**About this exercise**
Word for word, restate the lines of the material below from its first line through the one containing "category: arvicolinae subfamily". Omit the rest.

■ ■ ■

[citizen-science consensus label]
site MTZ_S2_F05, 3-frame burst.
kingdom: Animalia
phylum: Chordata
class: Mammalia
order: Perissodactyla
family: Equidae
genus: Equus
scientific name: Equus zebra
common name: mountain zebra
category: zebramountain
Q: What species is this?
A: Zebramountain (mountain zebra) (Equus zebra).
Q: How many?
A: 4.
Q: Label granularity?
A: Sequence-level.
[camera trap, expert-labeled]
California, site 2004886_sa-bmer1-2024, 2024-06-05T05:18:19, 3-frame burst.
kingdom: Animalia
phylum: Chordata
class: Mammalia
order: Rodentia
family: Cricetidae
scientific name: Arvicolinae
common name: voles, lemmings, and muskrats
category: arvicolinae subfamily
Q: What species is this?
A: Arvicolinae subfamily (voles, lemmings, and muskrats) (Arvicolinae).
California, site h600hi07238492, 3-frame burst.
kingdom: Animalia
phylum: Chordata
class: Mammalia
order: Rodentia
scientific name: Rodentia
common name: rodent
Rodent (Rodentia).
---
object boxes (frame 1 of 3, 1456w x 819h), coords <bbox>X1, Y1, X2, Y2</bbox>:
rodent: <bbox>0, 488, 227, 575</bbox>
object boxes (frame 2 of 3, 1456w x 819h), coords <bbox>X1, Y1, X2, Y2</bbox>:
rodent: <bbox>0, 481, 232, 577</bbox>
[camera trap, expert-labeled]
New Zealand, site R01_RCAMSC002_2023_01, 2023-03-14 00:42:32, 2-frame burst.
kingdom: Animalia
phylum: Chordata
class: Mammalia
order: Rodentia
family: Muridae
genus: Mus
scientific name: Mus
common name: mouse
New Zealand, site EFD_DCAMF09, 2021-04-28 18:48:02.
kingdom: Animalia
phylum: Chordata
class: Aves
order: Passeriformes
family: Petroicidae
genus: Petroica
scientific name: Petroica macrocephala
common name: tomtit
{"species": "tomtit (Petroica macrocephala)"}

■ ■ ■

**Solution to the exercise**
[citizen-science consensus label]
site MTZ_S2_F05, 3-frame burst.
kingdom: Animalia
phylum: Chordata
class: Mammalia
order: Perissodactyla
family: Equidae
genus: Equus
scientific name: Equus zebra
common name: mountain zebra
category: zebramountain
Q: What species is this?
A: Zebramountain (mountain zebra) (Equus zebra).
Q: How many?
A: 4.
Q: Label granularity?
A: Sequence-level.
[camera trap, expert-labeled]
California, site 2004886_sa-bmer1-2024, 2024-06-05T05:18:19, 3-frame burst.
kingdom: Animalia
phylum: Chordata
class: Mammalia
order: Rodentia
family: Cricetidae
scientific name: Arvicolinae
common name: voles, lemmings, and muskrats
category: arvicolinae subfamily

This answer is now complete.